In October, an anonymous donor paid for a billboard on Bypass 62-65 in Harrison that forced the town to confront the funk of racism brewing beneath its surface. “Anti-Racist is a Code Word for Anti-White” it read.
I asked Tom Robb to imagine being black. What would he make of that sign if he were driving through Harrison with his family and spotted it? Would he feel safe?
“No, I probably would not,” he conceded. “I would probably move on.”
Mayor Jeff's diversity task force started posting signs with the message “Love your neighbor” around town. Others worried that with the opposing views standing beside each other, an observer might feel that both sides had equal merit.
Photo courtesy of the Woodsman Project
In the dead of night on November 29, someone painted over the billboard so that it instead proclaimed, “Anti-Racist is a Code Word for Love.” Chad Watkins, a local interior designer, was charged with the act of vandalism. He still hasn't gone to court yet and plans to plead not guilty, but he said he approves of the billboard's new message.
“I would pat the fellow on the back who did this act,” Chad said. “It was an elephant-in-the-room kind of thing with that billboard, and someone finally did something about it.”
It took Chad a while to warm up to me when we spoke on the phone. The last call he'd taken had turned out to be from a Klansman. He wasn't threatened by the fellow on the other line. The guy asked a lot of questions, just like a reporter would, but then launched into a racist diatribe. Pretending to be a reporter is an old trick among white supremacists. In 1984 Tom Robb showed up at the headquarters of the Southern Poverty Law Center, an organization that monitors the activity of hate groups in the US, with what he claimed was a documentary film crew. He was recognized and denied entry to the building.
“I'm cautious,” Chad told me. “These are unscrupulous fellows we're dealing with.”
On February 11, about a dozen members of the Klan turned up at a Black History Month event at the Boone County Library in Harrison. They sat and listened to National Public Radio reporter Jacqueline Froelich give a presentation on the history of racism in Arkansas. During the Q and A portion, a few of them stood up and said they wanted to keep Harrison safe. Though they didn't create a disruption, many were rattled by the Klan's presence, startled that they would possess the brazenness to turn up at all.
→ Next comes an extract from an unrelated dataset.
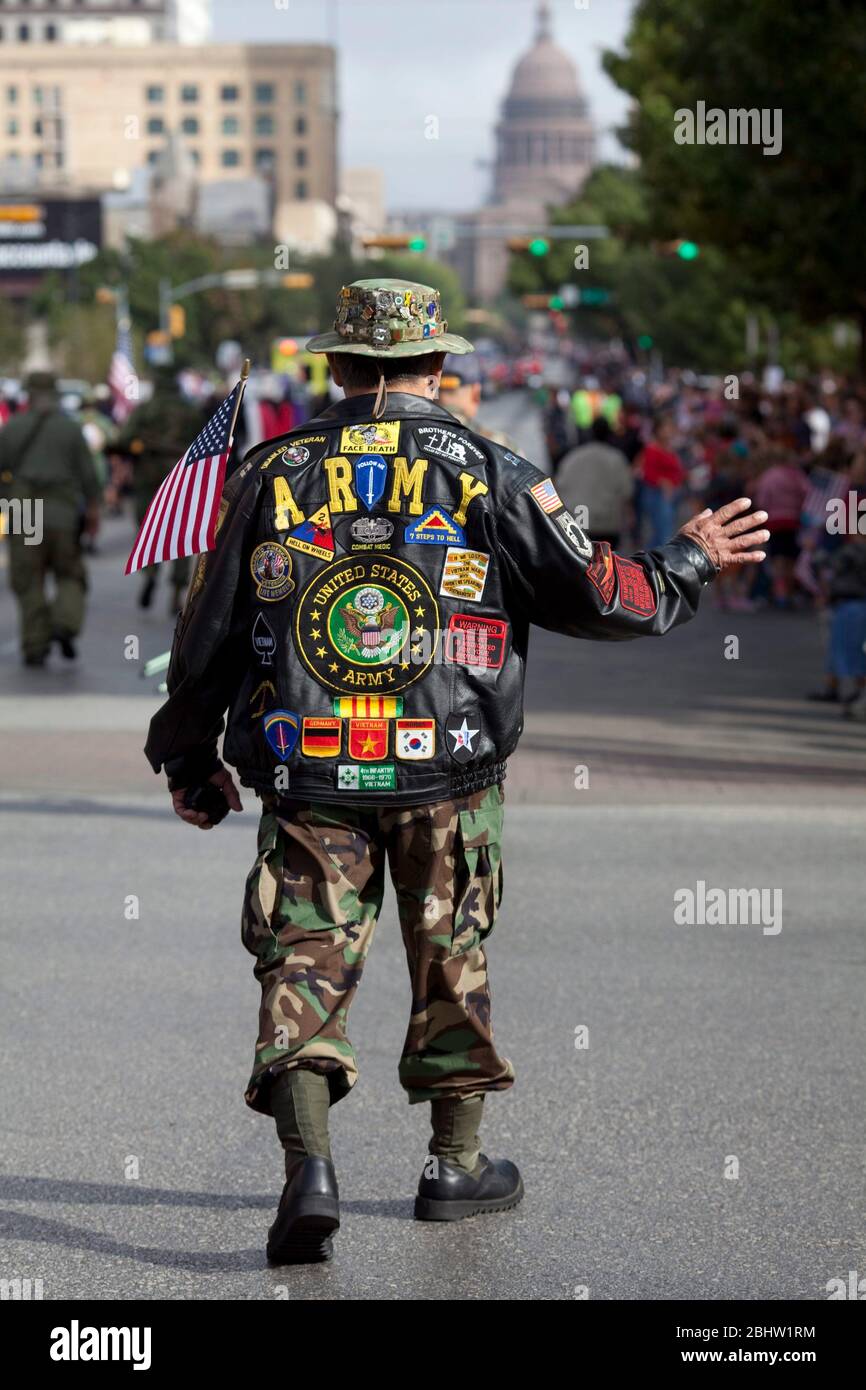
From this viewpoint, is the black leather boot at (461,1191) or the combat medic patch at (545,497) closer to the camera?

“They're pushing buttons,” said Nate. “They're getting riled up. There's been some blowback from the community, and it is making Tom Robb angry. That's what's making people scared.”
“Roper is a real hardliner,” the Law Center's Mark Potok told me. “He has gotten into street battles and fist fights with anti-racists. I have a photo of him with blood pouring out of his head because some anarchist smashed him with a steal pipe.”
When I spoke to Billy he seemed to be following Tom's lead, attempting to project a kinder, gentler version of racism. “I wish that slavery had never happened,” he said. Sounding almost like a Tea Partier, he emphasized that he wants to “return to the ideals that this country was founded on”—circular logic considering the founding fathers were slaveholders.
But for now, those challenging racism in Harrison can at least take some comfort that the Klan appears far more paranoid and fearful of them then they are of the Klan. In the same conversation, Billy worried that Mayor Jeff is working with a reality TV program to move “1,200 blacks into Harrison” and said he believes Oprah Winfrey wants to kill off the white race.